### BRIEF
Reproduce the closing run of lines below verbatim, from the line that contains "California, site 69, 2023-05-08T12:15:10+00:00, 3-frame" up to and including the final line.

[MATERIAL PROVIDED]

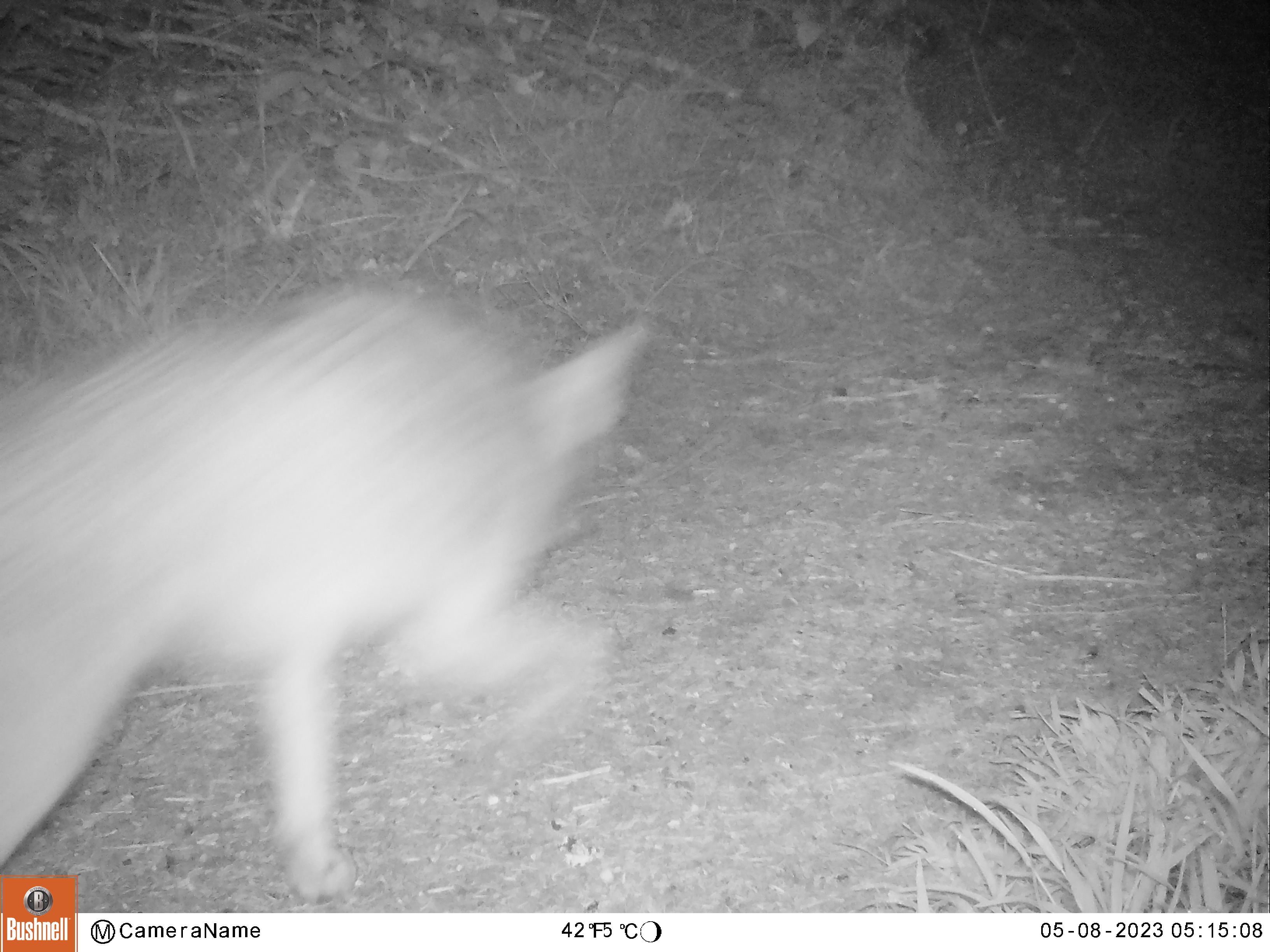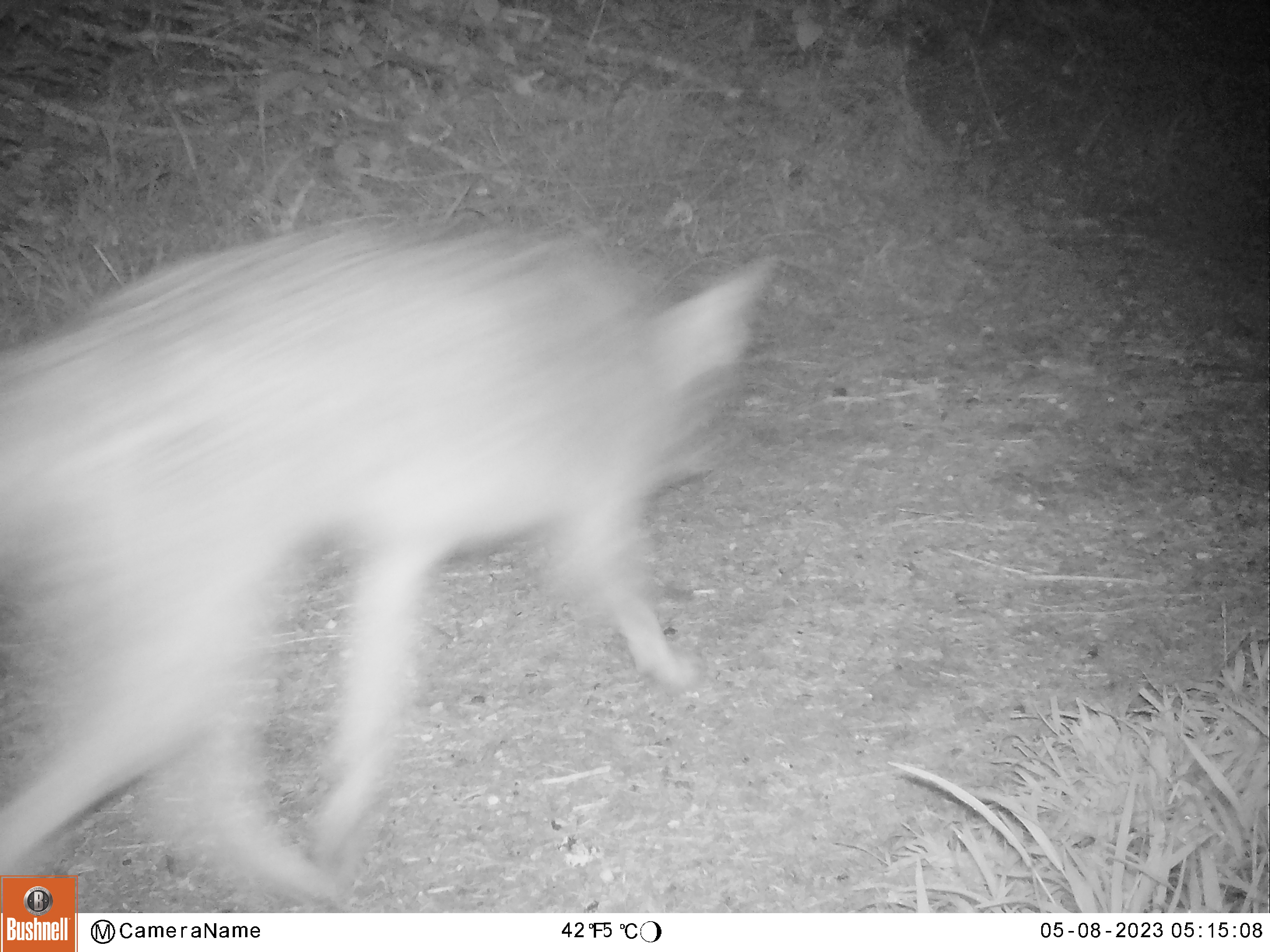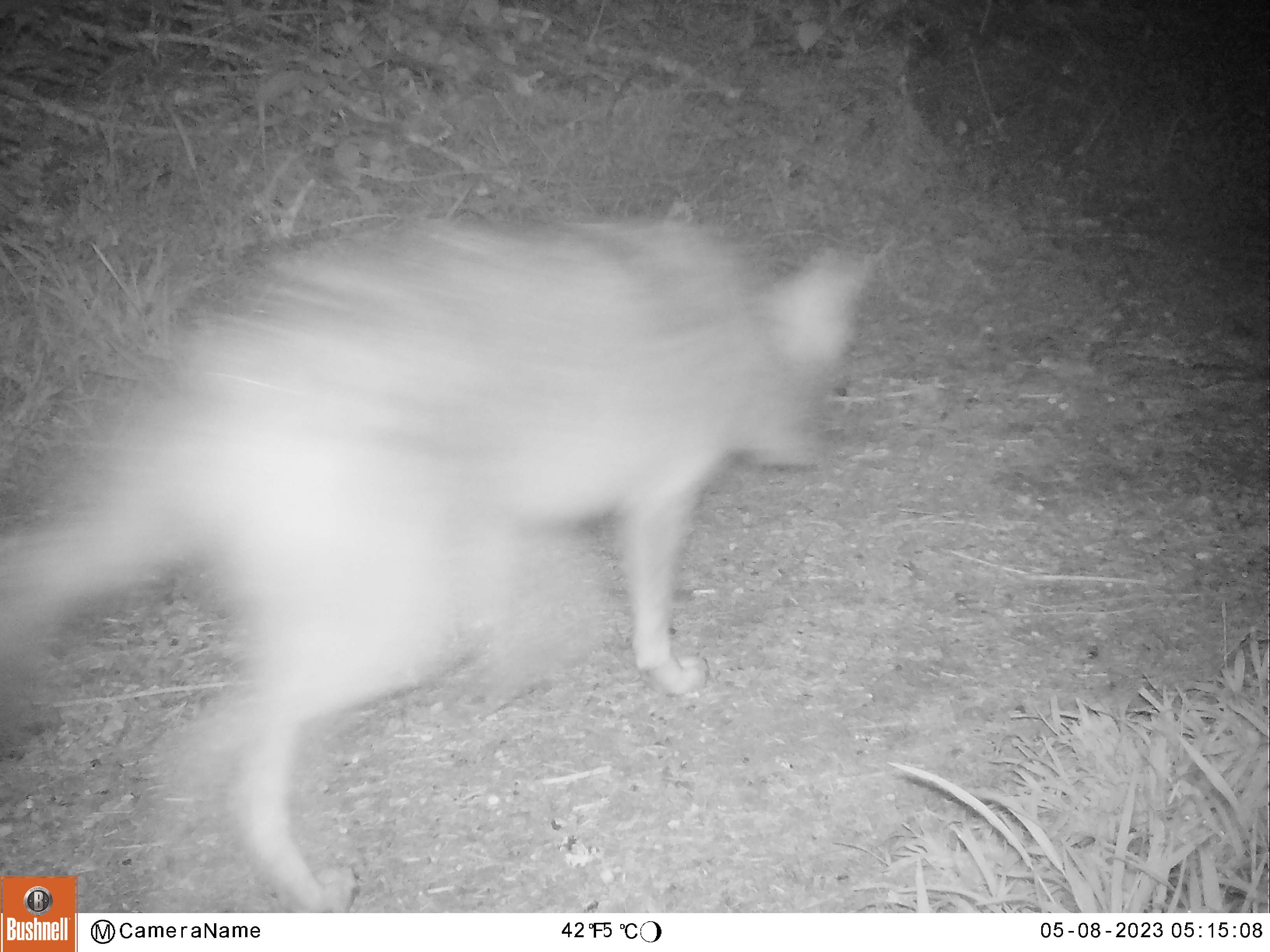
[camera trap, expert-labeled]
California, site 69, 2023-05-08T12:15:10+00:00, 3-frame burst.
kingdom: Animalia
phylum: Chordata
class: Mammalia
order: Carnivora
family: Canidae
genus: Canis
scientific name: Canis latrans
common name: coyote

[/MATERIAL PROVIDED]

### SOLUTION TO THIS TASK
California, site 69, 2023-05-08T12:15:10+00:00, 3-frame burst.
kingdom: Animalia
phylum: Chordata
class: Mammalia
order: Carnivora
family: Canidae
genus: Canis
scientific name: Canis latrans
common name: coyote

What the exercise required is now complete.